_Exercise objective:_ When you reproduce the listing, keep every word as it is and drop the pictures.

_Dataset entries:_
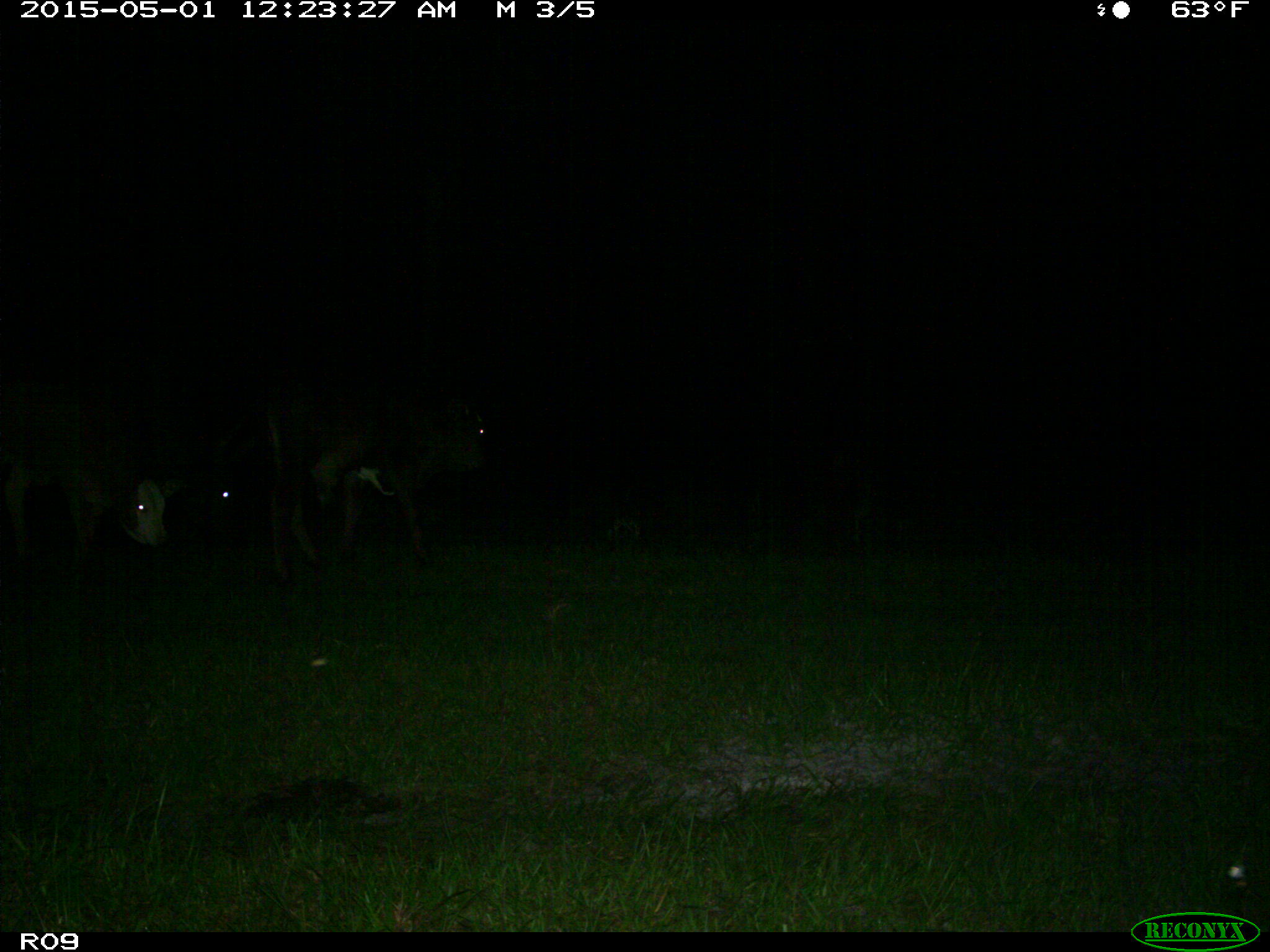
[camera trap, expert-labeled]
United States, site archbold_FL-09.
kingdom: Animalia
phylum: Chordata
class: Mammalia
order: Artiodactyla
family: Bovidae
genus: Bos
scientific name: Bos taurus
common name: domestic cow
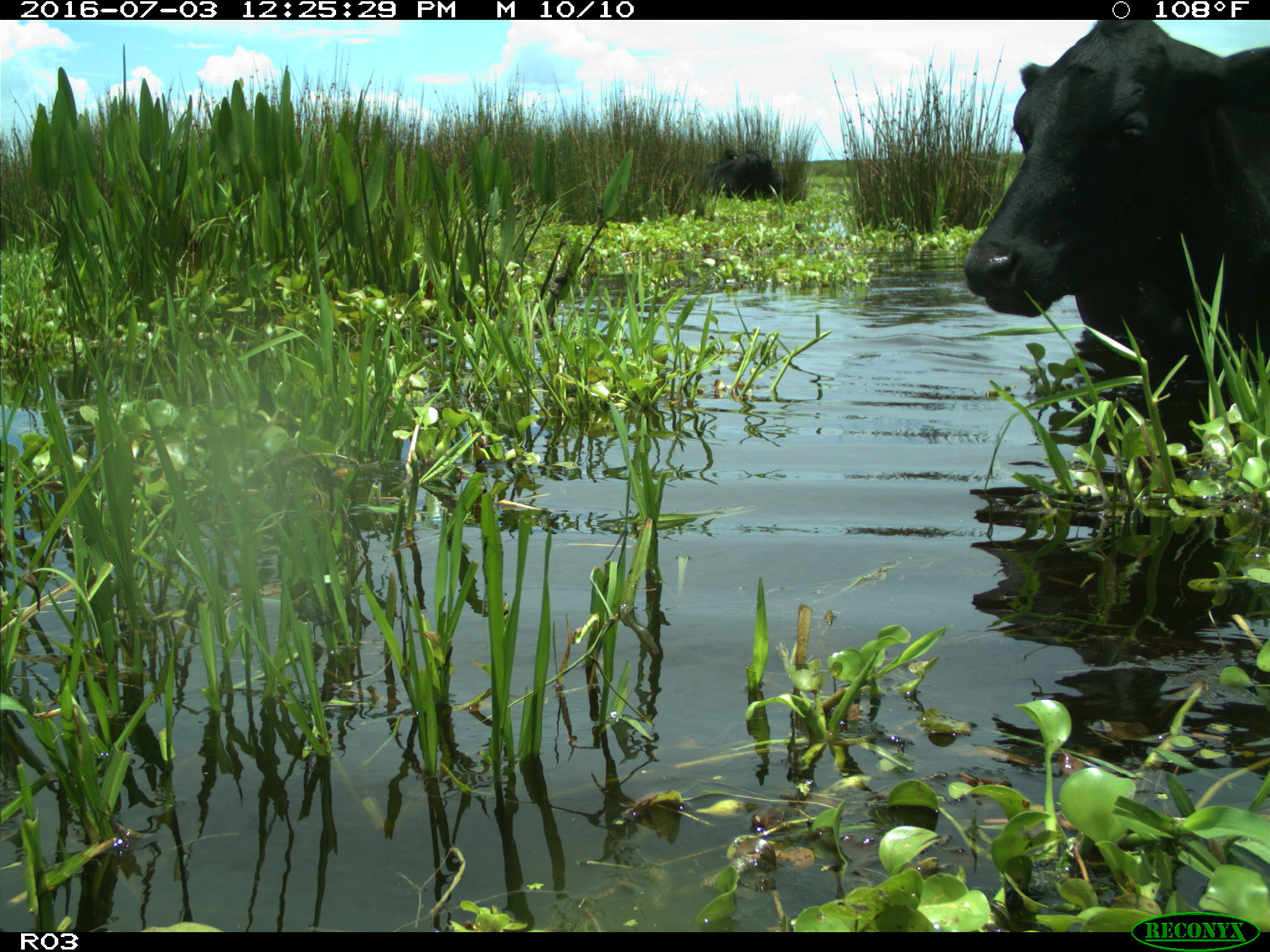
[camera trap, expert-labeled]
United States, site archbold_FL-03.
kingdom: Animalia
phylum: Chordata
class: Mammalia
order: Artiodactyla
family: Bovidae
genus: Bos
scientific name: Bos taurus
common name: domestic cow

_Your solution:_
[camera trap, expert-labeled]
United States, site archbold_FL-09.
kingdom: Animalia
phylum: Chordata
class: Mammalia
order: Artiodactyla
family: Bovidae
genus: Bos
scientific name: Bos taurus
common name: domestic cow
[camera trap, expert-labeled]
United States, site archbold_FL-03.
kingdom: Animalia
phylum: Chordata
class: Mammalia
order: Artiodactyla
family: Bovidae
genus: Bos
scientific name: Bos taurus
common name: domestic cow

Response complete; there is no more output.